WRITTEN INSTRUCTION: From the items below, pick out every line that contains the word "photograph". Case counts.

DATA:
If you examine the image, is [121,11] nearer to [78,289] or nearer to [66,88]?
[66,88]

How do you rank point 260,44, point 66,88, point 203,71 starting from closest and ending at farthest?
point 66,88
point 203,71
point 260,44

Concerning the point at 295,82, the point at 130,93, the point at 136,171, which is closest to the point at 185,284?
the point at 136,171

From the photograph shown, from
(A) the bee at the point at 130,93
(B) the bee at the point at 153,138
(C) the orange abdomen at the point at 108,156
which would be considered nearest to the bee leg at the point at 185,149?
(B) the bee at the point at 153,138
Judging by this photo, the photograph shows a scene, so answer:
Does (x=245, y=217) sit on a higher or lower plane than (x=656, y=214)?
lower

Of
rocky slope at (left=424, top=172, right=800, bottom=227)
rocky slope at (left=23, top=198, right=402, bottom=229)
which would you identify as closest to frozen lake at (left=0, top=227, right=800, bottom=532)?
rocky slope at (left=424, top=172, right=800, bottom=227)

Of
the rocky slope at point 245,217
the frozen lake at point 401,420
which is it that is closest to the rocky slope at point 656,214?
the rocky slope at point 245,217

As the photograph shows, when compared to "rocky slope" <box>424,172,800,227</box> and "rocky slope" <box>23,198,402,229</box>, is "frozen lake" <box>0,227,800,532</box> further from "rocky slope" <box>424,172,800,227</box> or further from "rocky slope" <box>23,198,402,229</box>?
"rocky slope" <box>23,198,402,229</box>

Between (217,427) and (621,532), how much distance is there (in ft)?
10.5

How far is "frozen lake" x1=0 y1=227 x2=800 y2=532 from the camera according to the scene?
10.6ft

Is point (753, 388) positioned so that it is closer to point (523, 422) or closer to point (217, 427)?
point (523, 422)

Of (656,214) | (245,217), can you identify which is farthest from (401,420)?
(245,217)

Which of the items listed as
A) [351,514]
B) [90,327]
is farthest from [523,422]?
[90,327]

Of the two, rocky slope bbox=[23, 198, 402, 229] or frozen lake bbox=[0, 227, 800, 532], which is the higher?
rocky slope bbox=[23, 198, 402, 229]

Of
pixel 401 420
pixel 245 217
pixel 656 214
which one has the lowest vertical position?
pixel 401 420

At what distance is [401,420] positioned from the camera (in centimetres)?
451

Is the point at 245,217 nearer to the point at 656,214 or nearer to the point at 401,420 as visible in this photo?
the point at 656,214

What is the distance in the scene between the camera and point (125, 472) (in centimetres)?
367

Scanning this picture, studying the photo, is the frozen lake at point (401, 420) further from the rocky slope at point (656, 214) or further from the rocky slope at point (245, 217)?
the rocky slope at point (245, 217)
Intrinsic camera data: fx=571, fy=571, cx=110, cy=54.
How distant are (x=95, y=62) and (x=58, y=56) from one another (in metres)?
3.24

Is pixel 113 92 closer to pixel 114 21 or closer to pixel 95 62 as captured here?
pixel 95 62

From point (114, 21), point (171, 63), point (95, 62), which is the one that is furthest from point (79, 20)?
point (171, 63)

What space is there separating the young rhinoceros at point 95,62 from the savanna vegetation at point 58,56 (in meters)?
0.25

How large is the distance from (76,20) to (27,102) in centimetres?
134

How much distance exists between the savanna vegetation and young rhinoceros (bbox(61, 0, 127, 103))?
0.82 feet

FINISHED EXERCISE:
From the photograph shown, from
Judging by this photo, the photograph shows a scene, so answer:
As the photograph shows, when compared to "rocky slope" <box>424,172,800,227</box> and "rocky slope" <box>23,198,402,229</box>, is "frozen lake" <box>0,227,800,532</box> further from "rocky slope" <box>424,172,800,227</box> or further from "rocky slope" <box>23,198,402,229</box>?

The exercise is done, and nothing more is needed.